DESCRIPTION OF THE TASK:
Going through the material below, please gather all lines with the word "States" in them.

EXTRACTED ENTRIES:
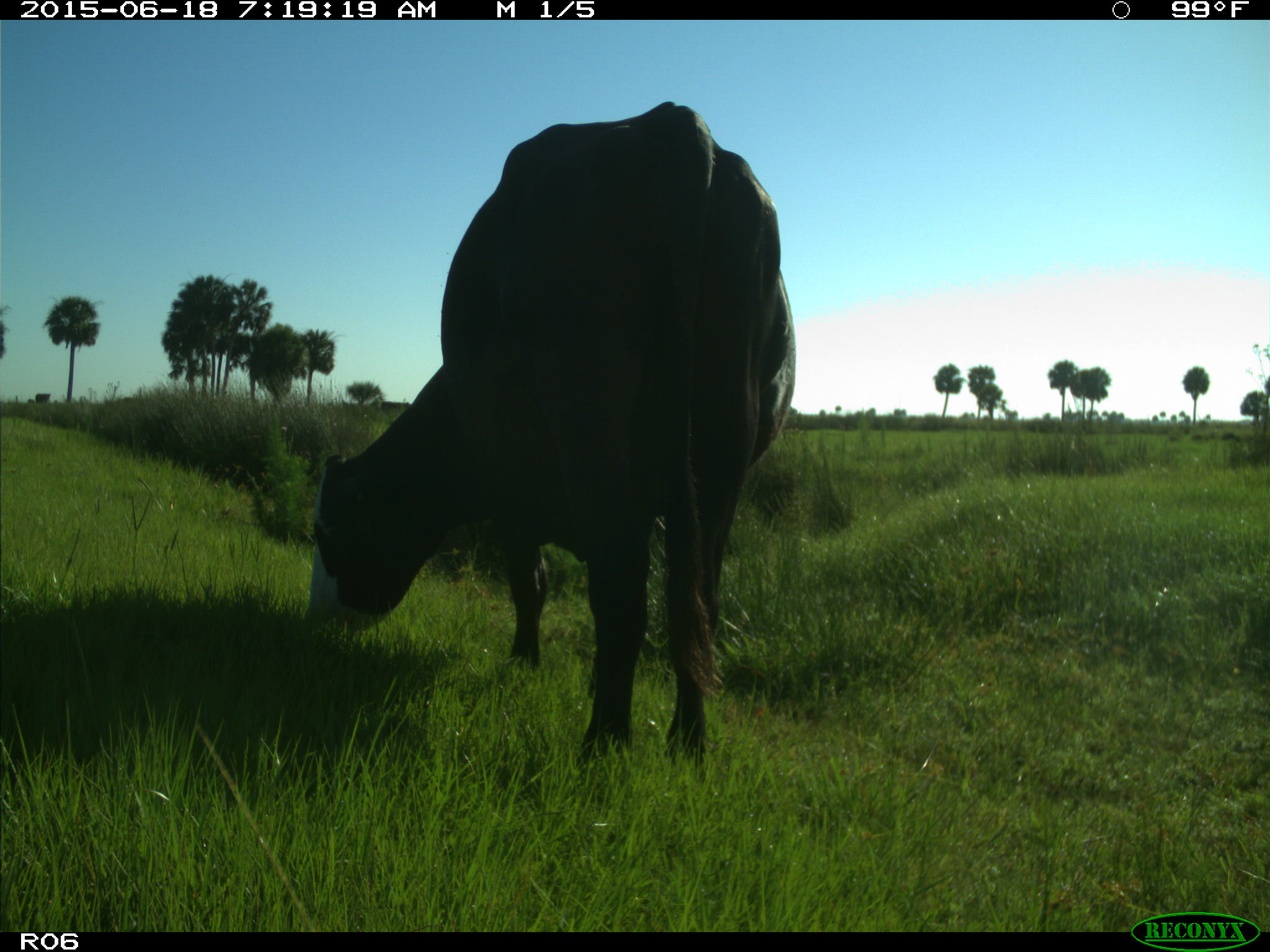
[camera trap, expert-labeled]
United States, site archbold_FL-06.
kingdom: Animalia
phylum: Chordata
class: Mammalia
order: Artiodactyla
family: Bovidae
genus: Bos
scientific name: Bos taurus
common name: domestic cow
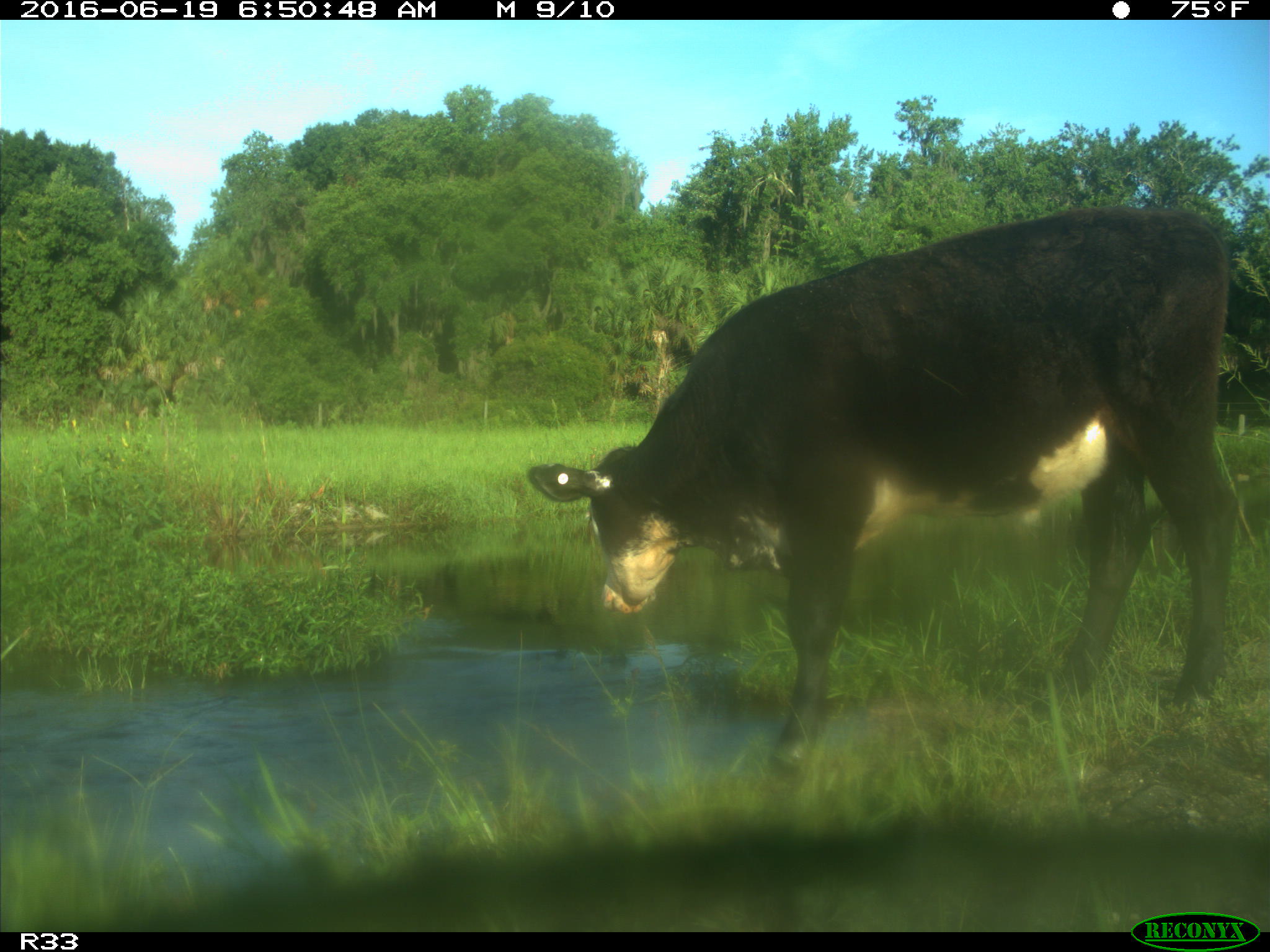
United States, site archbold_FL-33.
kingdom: Animalia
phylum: Chordata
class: Mammalia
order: Artiodactyla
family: Bovidae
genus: Bos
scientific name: Bos taurus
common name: domestic cow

SOLUTION TO THIS EXERCISE:
United States, site archbold_FL-06.
United States, site archbold_FL-33.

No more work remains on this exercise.